◆ **Activity**: Once you reach the line with "Miasto idealne w" below, copy each line exactly, stopping after the line with "Trainspotting (Film Classics) - Hodge, John", and skip any pictures.

─── Stored data

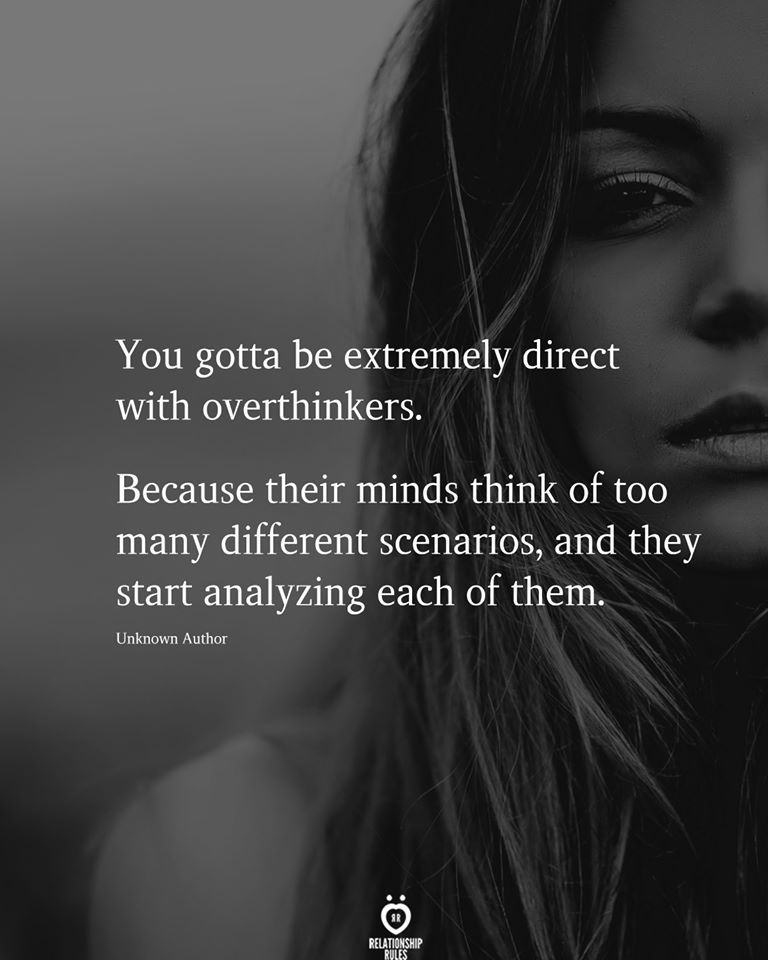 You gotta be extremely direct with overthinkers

──────
─── Stored data

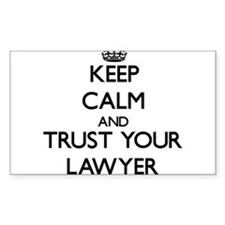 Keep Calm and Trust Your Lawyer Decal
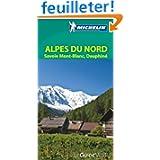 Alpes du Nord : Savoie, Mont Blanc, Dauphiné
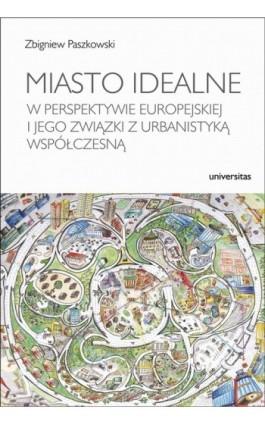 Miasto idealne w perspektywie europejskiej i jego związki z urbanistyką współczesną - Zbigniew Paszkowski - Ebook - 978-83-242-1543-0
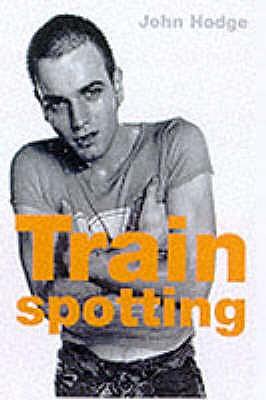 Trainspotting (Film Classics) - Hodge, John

──────

◆ **Solution**:
 Miasto idealne w perspektywie europejskiej i jego związki z urbanistyką współczesną - Zbigniew Paszkowski - Ebook - 978-83-242-1543-0
 Trainspotting (Film Classics) - Hodge, John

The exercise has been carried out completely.